EXTRAIT FOURNI:
Concernant l'avis à la Commission de certaines communications de renseignements, notamment lors de la communication de renseignements à caractère public, ce que nous disions, c'était qu'il y avait des exigences qui étaient fort onéreuses pour les organismes municipaux si, à chaque fois qu'on communique un document auquel quiconque a accès, nous devons remplir une fiche pour indiquer notamment les fins pour lesquelles la personne a obtenu accès aux documents alors que la loi municipale dit qu'elle y a accès de façon inconditionnelle.

Donc, nous suggérions à ce moment-là le retrait de cette obligation d'aviser la Commission lors des communications de renseignements tant publics que personnels.

Le Président (M. Morin, Nicolet-Yamaska): Merci. M. le ministre.

M. Boisclair: Mme Simard, madame, monsieur, bienvenue à l'Assemblée nationale. Écoutez, je suis heureux de voir qu'on passe tant de temps à débattre de l'article 55 du projet de loi. Ça m'apparaît tellement mineur par rapport à tout ce qu'on introduit comme modifications. Je prends pour acquis que les autres dispositions suscitent un enthousiasme ou, en tout cas, l'adhésion des membres de la commission et je m'en réjouis. L'article 55, écoutez, là, on ne s'en cachera pas ici et on ne fera pas de grands débats, il y a un problème avec 55. Puis, on comprend bien, le député de Chomedey et d'autres qui sont intervenus, il va falloir réfléchir davantage sur la qualité de l'intervention législative.

TÂCHES À RÉALISER:
**1)** Recopiez l'extrait fourni en partant de « Concernant l'avis à » et en vous arrêtant à « M. le ministre. ».
**2)** Dans l'extrait fourni, de quel article du projet de loi M. Boisclair s'étonne-t-il qu'on débatte si longuement ?
**3)** D'après l'extrait fourni, pourquoi l'obligation d'aviser la Commission était-elle jugée très onéreuse pour les organismes municipaux ? Répondez en une à trois phrases.
La liste n'a aucun rôle à jouer ici.

ENTRÉES RÉPERTORIÉES:
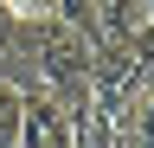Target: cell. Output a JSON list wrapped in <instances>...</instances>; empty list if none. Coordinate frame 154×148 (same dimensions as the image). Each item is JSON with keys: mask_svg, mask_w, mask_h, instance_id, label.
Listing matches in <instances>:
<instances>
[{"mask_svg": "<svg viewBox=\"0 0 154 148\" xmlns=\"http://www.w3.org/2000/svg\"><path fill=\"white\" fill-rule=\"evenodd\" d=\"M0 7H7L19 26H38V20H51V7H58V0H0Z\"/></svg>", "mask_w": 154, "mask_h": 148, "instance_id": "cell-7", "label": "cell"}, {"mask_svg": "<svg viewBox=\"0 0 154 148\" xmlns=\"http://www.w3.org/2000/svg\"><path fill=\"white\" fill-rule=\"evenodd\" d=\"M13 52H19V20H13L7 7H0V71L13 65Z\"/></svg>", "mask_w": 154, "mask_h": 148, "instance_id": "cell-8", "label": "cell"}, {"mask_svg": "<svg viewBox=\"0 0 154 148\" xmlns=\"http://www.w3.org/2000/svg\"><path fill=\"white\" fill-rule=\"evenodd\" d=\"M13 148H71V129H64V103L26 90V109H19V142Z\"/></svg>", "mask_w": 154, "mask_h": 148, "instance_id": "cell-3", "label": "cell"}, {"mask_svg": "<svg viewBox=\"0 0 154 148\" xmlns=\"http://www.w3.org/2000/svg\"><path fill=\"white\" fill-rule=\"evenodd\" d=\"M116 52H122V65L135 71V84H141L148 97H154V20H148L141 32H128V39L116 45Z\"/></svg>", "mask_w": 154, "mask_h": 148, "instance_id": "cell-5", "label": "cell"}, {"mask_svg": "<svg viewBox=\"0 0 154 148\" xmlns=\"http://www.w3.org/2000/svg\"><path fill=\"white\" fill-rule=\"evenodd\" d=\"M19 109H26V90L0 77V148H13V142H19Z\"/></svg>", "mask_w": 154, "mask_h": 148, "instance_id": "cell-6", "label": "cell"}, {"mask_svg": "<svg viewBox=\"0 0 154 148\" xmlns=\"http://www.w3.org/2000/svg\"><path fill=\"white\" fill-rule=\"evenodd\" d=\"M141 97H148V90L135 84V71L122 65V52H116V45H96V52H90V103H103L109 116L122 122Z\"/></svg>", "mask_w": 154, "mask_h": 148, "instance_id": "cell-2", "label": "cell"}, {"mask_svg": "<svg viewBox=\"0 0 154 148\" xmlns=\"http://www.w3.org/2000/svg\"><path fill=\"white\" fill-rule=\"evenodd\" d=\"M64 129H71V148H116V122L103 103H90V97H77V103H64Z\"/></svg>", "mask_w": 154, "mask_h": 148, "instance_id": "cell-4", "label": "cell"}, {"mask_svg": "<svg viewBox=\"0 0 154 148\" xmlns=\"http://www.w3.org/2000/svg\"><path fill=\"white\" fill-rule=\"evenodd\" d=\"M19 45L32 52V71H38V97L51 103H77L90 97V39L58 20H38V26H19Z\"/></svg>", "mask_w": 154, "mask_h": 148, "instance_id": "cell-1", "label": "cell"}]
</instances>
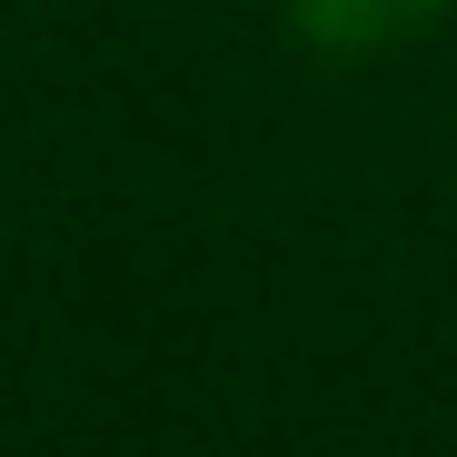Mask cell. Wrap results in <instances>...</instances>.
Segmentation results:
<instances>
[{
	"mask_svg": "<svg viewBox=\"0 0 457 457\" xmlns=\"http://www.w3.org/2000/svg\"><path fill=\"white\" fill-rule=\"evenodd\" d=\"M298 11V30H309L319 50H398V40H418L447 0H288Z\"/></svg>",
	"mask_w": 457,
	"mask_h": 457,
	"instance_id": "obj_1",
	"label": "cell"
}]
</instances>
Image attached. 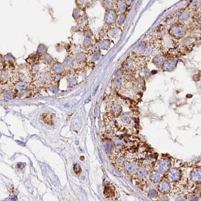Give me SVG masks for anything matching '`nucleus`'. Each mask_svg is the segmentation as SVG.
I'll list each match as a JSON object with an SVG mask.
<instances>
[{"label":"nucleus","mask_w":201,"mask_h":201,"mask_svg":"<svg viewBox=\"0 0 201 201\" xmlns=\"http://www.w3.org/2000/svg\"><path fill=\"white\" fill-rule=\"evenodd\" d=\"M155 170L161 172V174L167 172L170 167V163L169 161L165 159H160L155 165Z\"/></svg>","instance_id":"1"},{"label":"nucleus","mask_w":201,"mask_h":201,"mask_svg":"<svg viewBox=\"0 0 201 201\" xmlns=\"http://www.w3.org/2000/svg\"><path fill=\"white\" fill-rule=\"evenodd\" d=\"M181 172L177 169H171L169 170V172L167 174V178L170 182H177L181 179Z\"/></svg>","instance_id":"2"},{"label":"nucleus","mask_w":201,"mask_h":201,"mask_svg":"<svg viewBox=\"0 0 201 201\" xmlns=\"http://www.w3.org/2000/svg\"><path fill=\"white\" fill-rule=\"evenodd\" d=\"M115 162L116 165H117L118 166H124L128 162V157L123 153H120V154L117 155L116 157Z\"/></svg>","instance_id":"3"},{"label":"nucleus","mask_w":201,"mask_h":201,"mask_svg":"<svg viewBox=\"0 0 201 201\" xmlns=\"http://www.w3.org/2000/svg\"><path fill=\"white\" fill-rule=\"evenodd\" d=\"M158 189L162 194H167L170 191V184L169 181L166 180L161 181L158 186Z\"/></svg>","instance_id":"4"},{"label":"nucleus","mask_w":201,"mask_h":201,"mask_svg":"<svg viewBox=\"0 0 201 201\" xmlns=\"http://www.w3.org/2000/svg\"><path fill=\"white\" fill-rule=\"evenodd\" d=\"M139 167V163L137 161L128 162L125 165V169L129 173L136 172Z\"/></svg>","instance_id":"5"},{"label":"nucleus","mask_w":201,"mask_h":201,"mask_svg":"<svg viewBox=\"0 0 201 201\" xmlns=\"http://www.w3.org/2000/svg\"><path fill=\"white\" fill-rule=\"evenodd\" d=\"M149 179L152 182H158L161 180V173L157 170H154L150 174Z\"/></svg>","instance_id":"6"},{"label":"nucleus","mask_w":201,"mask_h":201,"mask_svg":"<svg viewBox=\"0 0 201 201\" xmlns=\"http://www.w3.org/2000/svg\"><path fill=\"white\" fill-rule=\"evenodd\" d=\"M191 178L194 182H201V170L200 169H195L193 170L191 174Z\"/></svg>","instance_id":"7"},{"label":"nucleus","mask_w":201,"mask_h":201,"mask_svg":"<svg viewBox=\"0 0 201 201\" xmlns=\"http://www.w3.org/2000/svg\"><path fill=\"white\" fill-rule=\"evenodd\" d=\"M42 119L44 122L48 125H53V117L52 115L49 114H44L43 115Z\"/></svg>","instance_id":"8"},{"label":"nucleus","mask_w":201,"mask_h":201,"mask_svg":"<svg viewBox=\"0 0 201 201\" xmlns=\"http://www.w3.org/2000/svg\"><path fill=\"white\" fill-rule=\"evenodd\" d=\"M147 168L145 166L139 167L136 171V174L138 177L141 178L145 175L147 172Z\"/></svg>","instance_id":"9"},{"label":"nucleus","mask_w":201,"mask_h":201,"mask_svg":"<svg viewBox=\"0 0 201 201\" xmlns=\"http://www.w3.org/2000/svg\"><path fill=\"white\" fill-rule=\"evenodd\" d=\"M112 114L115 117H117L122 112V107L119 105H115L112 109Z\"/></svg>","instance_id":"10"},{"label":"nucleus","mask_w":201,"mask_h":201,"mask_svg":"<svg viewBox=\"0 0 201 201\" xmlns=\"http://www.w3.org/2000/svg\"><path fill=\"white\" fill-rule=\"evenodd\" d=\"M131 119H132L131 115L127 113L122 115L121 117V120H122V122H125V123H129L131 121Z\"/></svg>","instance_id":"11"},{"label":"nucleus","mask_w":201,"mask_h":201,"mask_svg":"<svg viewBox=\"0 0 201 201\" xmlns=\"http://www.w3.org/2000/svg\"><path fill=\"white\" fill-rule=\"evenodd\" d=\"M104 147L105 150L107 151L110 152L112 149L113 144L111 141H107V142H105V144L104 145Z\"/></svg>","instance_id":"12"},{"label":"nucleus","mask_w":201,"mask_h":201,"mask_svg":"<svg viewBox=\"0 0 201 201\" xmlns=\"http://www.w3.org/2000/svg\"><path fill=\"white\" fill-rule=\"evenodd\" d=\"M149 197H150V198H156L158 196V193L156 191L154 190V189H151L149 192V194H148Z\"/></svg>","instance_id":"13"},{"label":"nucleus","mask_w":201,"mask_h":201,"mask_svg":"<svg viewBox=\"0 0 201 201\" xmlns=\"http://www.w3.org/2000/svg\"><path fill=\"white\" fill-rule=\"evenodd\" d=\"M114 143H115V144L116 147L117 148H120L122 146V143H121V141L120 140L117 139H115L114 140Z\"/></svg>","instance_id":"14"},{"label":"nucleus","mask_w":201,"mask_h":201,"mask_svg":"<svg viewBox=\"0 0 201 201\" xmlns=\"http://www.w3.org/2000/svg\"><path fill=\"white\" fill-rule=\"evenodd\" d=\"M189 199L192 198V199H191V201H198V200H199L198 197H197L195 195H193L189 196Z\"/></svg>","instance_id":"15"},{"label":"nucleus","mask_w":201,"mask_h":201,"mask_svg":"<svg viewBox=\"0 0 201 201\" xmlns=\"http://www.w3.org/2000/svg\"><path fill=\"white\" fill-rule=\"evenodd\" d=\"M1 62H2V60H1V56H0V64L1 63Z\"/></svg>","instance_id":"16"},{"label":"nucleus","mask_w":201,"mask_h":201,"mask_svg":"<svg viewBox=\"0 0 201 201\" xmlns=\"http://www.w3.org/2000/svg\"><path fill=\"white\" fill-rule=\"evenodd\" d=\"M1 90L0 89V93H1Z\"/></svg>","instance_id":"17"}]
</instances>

LISTE DES RÉPONSES:
**1)**
Concernant l'avis à la Commission de certaines communications de renseignements, notamment lors de la communication de renseignements à caractère public, ce que nous disions, c'était qu'il y avait des exigences qui étaient fort onéreuses pour les organismes municipaux si, à chaque fois qu'on communique un document auquel quiconque a accès, nous devons remplir une fiche pour indiquer notamment les fins pour lesquelles la personne a obtenu accès aux documents alors que la loi municipale dit qu'elle y a accès de façon inconditionnelle.

Donc, nous suggérions à ce moment-là le retrait de cette obligation d'aviser la Commission lors des communications de renseignements tant publics que personnels.

Le Président (M. Morin, Nicolet-Yamaska): Merci. M. le ministre.

**2)** De l'article 55.

**3)** Chaque fois qu'ils communiquaient un document auquel quiconque a accès, ces organismes devaient remplir une fiche indiquant notamment les fins pour lesquelles la personne y avait accès. Or la loi municipale accorde cet accès de façon inconditionnelle.